That combination of factors—good intentions, the revelation that he is a pawn, and his willingness to shift his allegiance to the side of the heroes once the truth is revealed—should suffice to bring at least some measure of sympathy and redemption to your antagonist.


Give the antagonist a clear code of ethics

If your antagonist does a thing that the villain knows is evil then that character is unambiguously evil. That character has said they are evil, both in action and intent. But if you can make the character evil in action but not the intent, you can ride the thin line of moral grey areas.

In the trolley problem, you are asked if it is moral to push one person in front of a trolley to save more than one person. The act, pushing someone in front of a train, is clearly evil. But the outcome of saving 5 people is good. There are a few ways you can approach this and ways your villain could interpret the trolley problem that would lead to a moral grey area.
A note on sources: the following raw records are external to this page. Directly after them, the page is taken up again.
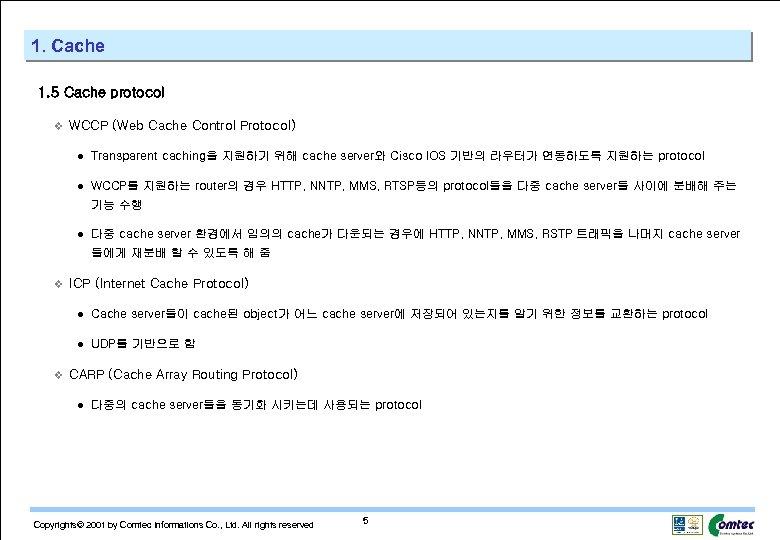1. Cache 1. 5 Cache protocol v WCCP (Web Cache Control Protocol) l Transparent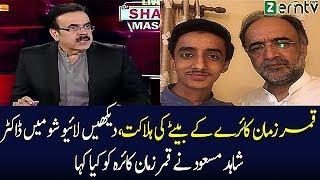 Shahid Masood Response On the Death Of Qamar Zaman Kaira's Son | Pakistan Breaking News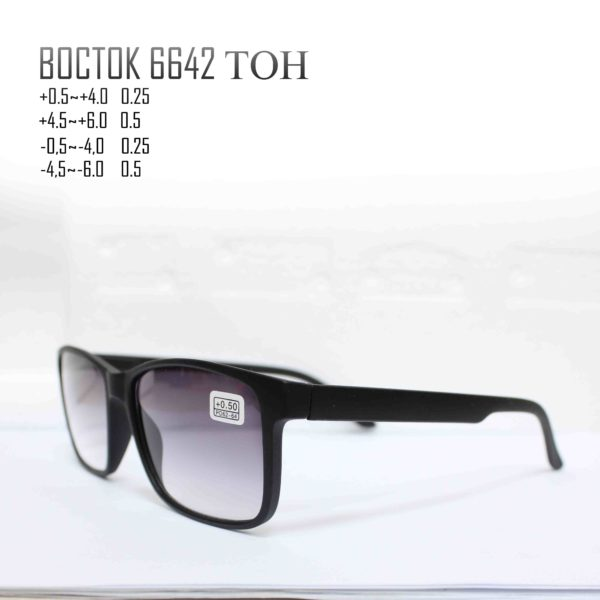 BOCTOK 6642 TOH-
Doing an evil act is bad. Your villain could believe that the action taken by the protagonists and civilians is evil, and that letting them do the evil act is not acceptable. This villain doesn't push the person. They may also not believe that the actions they take are evil. A might makes right attitude may say that the Villain believes that by attacking and harming people the Villain is applying a superior will to create the greatest good while suppressing the evil actions of those who oppose him. A society of cyborgs being attacked by someone who doesn't believe that humans should be augmented is an example of this.


The best outcome should be chosen. The total outcome of pushing the person is 4 total lives. Only outcome matters, so pushing the person is moral. This villain pushes the person. If you don't want a sympathetic Antagonist make it so that the good outcome the villain makes is only better if you share their bias. For example, the villain may kill thousands to steal data to ensure it is not lost in a calamity. However, the actual value of that information may be less than they believe since it may be backed up, and only the villain believes it is that important to save the extra copy.


The trolley problem is too hard for most people to handle, so it must be simplified to achieve the greatest outcome. The best outcome of the trolley problem is one death, but it doesn't matter how that person dies. Therefore, killing the person ensures who ever has to actually make the decision has an easy choice. The villain can't be there for the trolley problem, but they can effect the circumstances of the trolley problem. Do you take in 100 refugees with a virus who will infect 1000 people if they are taken in? Well, if the villain firebombs the refugees, you don't need to make that choice.

Furthermore, if the villain has a clear code of ethics, then the character is not evil, their code is evil and they are being twisted by it. If your villain follows the code you gave them even to their own detriment it will be clear that they are being bound by a code and not acting out of evil self interest.


If, at the core, your question is how to make the antagonist into a compelling protagonist, despite his past evil, I propose a broken-redemption arc.

Lean into the evil.

Existing answers take the route of making the main antagonist understandable or likeable, so that he can transition into being a good fellow after all. For a compelling story, I propose exactly the opposite.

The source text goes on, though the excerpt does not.